The first, from an exchange:
There is a type of girl that everybody likes. She is the girl who is sweet and womanly to look at and listen to; the girl who appreciates the fact that she cannot always have the first choice of everything in the world; who is not “too bright and good” to be able to give joy and pleasure everywhere. She is the girl who, whether it is warm or cold, clear or stormy, finds no fault with the weather; who when you invite her anywhere, compliments you by looking her best; who makes this world so pleasant herself, and who has tact enough not to say the very thing that will cause the skeleton in her friend’s cupboard to rattle its bones.
The second, whose author is not identified:
The best graduating course a girl can take after receiving a common school education, is a thorough course in roastology, boilology, stitchology, darnology, patchology, and generaldomesticology.
Both are clearly a sign of the times. The fact that “a type of girl that everybody likes” needs to be identified in such plain terms, like sweet and womanly, and “complements you by looking her best” is outdated, and I don’t even know what “not too bright and good” even means. And what about the type of guy everybody likes? Why shouldn’t he be identified, too?
As for the second item — yikes! Clearly this is making a case that a woman’s place is in the home, which was certainly part of the “children should be seen and not heard” era. While it’s true you only know the reality of the times in which you are living, Stacey and I would not have done very well in 1902. Gender roles are anything but black and white in our household, and I suspect in many households anymore, for that matter. I don’t know too many women who would be happy with being tasked with “roastology, boilology, stitchology, darnology, patchology, and generaldomesticology” without any assistance from their spouse, in the same way a husband shouldn’t be painted into his own corner of bread winning.
In fact, in our home, I’m perfectly happy and capable of taking care of most of the cooking while Stacey is happy and capable of doing much of the heavy lifting. I often joke that Stacey is twice the man I’ll ever be.
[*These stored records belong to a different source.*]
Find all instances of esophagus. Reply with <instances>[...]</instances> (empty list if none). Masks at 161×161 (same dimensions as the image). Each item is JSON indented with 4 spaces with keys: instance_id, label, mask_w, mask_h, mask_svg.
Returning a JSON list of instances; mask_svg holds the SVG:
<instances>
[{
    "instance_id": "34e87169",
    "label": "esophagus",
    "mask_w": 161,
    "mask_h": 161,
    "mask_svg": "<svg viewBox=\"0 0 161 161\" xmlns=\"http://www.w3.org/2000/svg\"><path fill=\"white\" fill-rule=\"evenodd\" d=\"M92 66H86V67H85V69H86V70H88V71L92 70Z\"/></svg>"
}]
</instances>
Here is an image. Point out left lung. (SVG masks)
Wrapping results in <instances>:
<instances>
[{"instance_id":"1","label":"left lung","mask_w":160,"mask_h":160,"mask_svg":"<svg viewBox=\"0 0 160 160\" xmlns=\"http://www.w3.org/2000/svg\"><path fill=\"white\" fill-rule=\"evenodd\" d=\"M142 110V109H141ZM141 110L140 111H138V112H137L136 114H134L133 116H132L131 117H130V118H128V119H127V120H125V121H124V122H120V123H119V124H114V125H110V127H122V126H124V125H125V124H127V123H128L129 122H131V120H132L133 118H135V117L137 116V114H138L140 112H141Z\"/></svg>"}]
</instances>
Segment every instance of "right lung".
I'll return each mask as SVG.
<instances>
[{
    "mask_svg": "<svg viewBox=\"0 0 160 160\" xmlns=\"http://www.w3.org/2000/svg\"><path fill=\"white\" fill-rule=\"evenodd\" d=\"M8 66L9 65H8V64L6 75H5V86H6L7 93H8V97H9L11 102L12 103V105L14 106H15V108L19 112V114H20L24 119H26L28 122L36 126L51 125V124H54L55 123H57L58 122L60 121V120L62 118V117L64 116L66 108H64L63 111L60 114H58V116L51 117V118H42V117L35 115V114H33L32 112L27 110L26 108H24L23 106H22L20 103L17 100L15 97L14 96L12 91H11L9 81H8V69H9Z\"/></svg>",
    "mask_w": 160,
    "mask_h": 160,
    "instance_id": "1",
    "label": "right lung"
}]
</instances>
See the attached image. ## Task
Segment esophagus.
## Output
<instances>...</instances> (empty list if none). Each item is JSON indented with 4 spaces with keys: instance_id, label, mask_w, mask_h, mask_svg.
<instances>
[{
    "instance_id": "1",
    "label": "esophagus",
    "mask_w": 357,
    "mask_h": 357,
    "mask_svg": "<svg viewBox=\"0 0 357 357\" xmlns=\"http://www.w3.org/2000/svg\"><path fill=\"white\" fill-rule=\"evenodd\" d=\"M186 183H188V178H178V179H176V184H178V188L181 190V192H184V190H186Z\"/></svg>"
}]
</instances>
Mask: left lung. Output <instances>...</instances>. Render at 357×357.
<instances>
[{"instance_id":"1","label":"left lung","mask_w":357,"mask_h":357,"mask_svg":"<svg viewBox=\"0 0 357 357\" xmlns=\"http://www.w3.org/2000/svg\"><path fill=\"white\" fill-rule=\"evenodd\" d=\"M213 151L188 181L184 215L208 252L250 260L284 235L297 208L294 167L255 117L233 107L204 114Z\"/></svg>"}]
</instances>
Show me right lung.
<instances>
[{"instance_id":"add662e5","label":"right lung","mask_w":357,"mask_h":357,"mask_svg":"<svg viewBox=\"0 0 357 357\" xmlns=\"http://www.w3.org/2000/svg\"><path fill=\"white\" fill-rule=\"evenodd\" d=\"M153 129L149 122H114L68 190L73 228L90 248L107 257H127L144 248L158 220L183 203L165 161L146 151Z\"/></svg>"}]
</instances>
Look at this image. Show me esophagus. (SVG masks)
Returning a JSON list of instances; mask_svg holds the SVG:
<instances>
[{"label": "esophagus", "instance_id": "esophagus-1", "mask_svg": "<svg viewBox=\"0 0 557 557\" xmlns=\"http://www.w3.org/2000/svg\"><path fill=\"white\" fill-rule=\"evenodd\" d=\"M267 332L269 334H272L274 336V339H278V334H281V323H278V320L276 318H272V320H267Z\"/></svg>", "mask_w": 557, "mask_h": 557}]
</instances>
Anyway, do what works best in your household, but Stacey and I are happy to teach our children not to be defined by gender roles and expectations, but rather by their skills, passions and wants. We especially emphasise to Ella that a woman’s place isn’t necessarily in the kitchen; it’s wherever she wants it to be.
Jeremy Waltner is a husband to Stacey, Dad to Ella & Oliver, who is perfectly happy cooking tasty food for his family — in fact he insists.